The Haines Borough Assembly voted unanimously last week to join the Alaska Remote Seller Sales Tax Commission—a state board established to implement the statewide administration of remote sales tax collection and remittance.
The move comes nearly a year after Amazon announced last January that it would begin collecting and remitting sales tax to Alaska communities, including the Haines Borough’s 5.5 percent sales tax. The announcement caused some confusion about how online retailers such as Amazon would follow the 105 taxing jurisdictions in Alaska. The Alaska Municipal League has since spearheaded the effort to create and establish a common set of definitions that organize equitable collection and remittance of sales tax online.
Haines Borough finance director Jila Stuart will represent Haines on the commission. She said there have already been issues with remote sellers following Haines’ tax code. “They lack mechanisms and infrastructure to know how to apply the taxes correctly,” Stuart said. “They get confused about what rate applies and we don’t believe they understand our exemptions.”
Online retailers’ voluntary decision to charge and remit sales tax in Alaska comes in the wake of a 2018 U.S. Supreme Court decision that eliminated a previous “physical presence requirement” in South Dakota for collecting sales tax.
The court said the administration of remote sales tax should not create an undue burden on retailers. Stuart said she believes Alaska would be an undue burden without centralized administration. “We also suspect, though we don’t know for sure, that after the commission is operating Amazon and other retailers currently collecting will cease to collect sales tax in Alaskan jurisdictions that don’t opt in,” Stuart said.
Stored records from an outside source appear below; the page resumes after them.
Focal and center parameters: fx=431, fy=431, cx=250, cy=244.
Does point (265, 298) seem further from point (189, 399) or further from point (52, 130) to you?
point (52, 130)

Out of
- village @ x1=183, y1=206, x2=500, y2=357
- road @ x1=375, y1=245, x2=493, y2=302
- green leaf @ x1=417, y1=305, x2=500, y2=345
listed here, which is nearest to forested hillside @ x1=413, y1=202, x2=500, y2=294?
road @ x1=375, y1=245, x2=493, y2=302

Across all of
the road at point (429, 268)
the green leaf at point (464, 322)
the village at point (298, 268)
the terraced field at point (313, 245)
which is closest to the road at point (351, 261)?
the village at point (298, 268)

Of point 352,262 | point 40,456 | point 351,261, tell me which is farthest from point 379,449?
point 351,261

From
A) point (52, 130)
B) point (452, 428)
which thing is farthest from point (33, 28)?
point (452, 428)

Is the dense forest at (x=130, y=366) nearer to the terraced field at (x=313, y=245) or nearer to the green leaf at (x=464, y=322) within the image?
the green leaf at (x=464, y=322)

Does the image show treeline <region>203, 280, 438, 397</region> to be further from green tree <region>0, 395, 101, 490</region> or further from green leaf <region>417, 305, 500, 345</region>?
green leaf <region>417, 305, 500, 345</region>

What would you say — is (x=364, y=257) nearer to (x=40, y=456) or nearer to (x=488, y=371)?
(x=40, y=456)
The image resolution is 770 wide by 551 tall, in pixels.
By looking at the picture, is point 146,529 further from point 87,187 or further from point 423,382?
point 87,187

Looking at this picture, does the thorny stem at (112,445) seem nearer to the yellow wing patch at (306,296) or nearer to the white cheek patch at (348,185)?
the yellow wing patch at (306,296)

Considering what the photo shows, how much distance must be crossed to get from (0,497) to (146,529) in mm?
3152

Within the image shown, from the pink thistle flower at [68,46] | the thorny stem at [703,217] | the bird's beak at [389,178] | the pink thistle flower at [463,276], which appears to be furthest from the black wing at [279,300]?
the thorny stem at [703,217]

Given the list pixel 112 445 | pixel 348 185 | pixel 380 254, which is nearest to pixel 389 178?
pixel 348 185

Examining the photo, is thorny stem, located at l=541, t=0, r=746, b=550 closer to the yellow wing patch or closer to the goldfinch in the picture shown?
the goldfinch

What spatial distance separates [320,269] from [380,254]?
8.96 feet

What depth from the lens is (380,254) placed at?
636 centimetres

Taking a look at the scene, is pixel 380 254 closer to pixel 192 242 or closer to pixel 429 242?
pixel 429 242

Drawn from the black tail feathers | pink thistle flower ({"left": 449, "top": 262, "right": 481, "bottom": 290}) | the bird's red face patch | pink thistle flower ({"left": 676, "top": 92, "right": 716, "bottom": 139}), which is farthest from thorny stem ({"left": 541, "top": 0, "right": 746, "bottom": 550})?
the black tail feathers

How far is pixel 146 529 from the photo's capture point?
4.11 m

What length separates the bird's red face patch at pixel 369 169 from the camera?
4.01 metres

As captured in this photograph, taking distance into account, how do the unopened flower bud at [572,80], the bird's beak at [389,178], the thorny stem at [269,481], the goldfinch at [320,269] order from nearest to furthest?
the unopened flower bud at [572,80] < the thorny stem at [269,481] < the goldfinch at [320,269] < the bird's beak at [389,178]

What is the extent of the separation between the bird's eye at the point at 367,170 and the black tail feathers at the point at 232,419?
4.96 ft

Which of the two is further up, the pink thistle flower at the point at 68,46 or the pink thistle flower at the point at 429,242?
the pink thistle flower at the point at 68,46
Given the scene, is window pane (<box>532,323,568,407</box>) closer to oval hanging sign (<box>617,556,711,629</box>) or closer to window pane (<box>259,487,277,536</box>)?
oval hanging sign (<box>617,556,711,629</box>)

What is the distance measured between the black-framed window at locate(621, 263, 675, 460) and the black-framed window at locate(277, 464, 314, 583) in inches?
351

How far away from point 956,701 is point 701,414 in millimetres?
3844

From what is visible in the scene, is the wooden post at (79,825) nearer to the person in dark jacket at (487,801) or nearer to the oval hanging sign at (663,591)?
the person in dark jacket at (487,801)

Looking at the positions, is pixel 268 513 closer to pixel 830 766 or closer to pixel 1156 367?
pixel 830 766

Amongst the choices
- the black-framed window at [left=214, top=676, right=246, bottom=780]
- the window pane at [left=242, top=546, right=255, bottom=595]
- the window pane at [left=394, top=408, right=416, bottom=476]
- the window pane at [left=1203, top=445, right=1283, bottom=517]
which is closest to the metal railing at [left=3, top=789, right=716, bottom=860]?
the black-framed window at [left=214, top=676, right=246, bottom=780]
The AML intergovernmental agreement is voluntary, but municipalities that don’t “sign on are less likely to see remote sellers comply with their individualized tax codes,” an AML letter states.
Each local government still maintains its own tax rate and exemptions. The commission will be a delegated taxing authority. The commission will contract with AML to administer the centralized administration. Costs are still being determined, Stuart said.
Online sellers have remitted about $36,000 in sales tax to the borough from January through June, Stuart said.